» **Task description**:
Beginning at the line containing "Şirinler - Hiper Aktivite Kitabı 4", give again every line through the end of the data, unchanged and with both ends included. Drop any pictures.

» **Supplied data**:
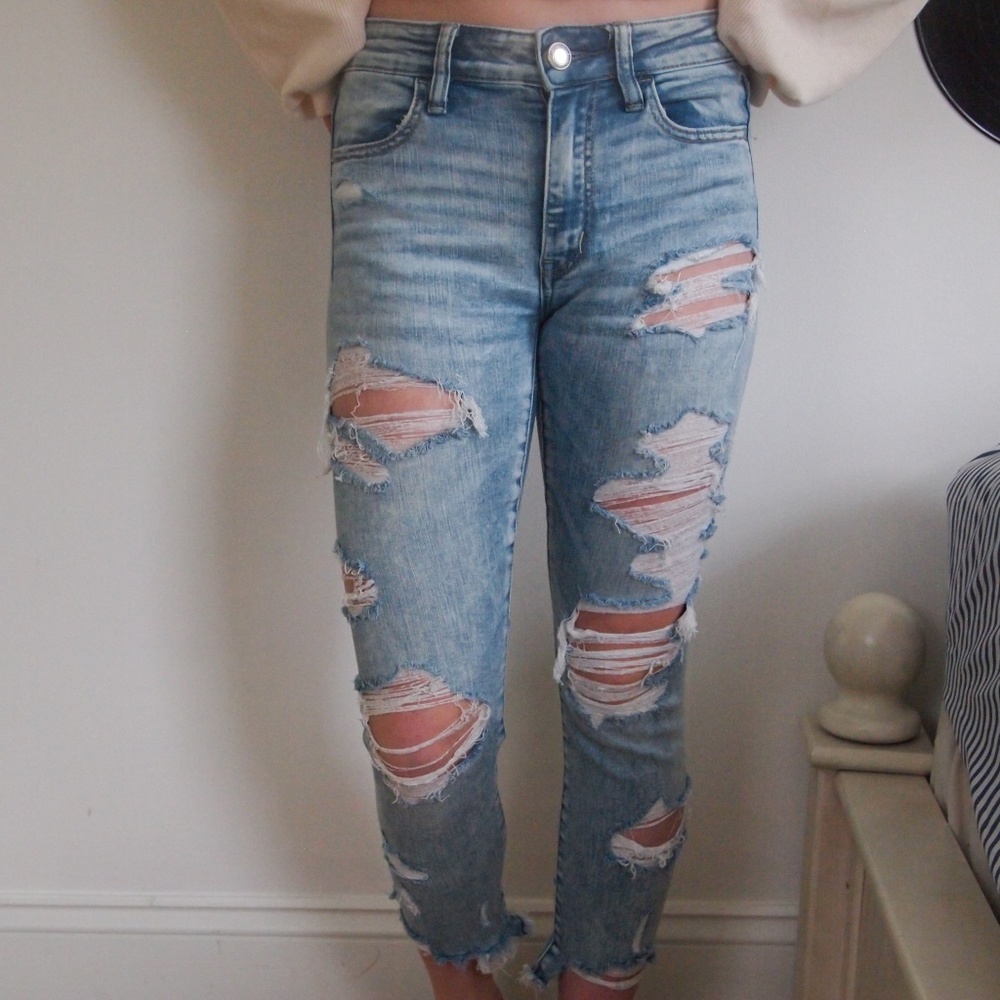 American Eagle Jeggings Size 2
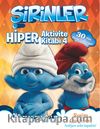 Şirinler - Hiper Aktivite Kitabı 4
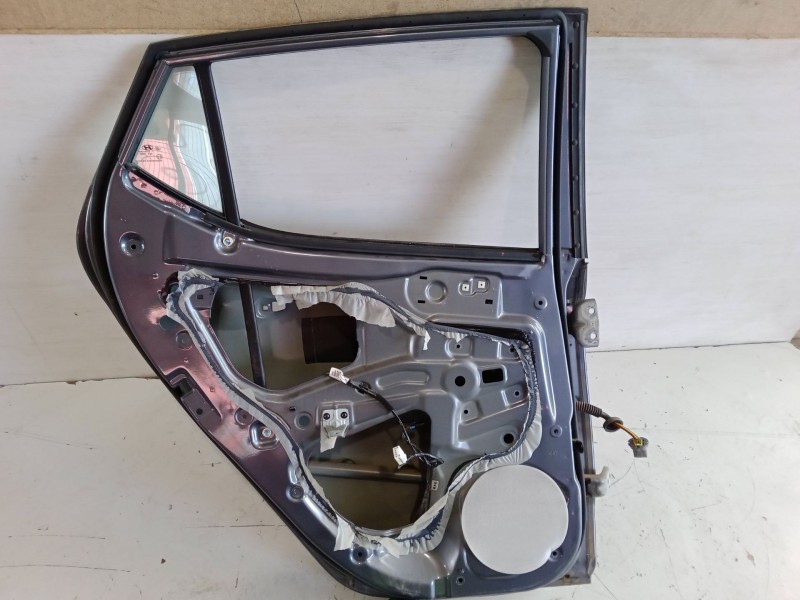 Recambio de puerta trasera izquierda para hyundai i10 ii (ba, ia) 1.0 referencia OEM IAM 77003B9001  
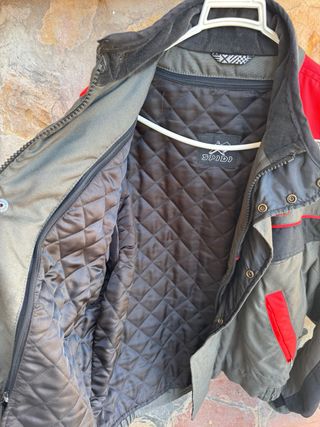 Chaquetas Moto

» **Task result**:
 Şirinler - Hiper Aktivite Kitabı 4
 Recambio de puerta trasera izquierda para hyundai i10 ii (ba, ia) 1.0 referencia OEM IAM 77003B9001  
 Chaquetas Moto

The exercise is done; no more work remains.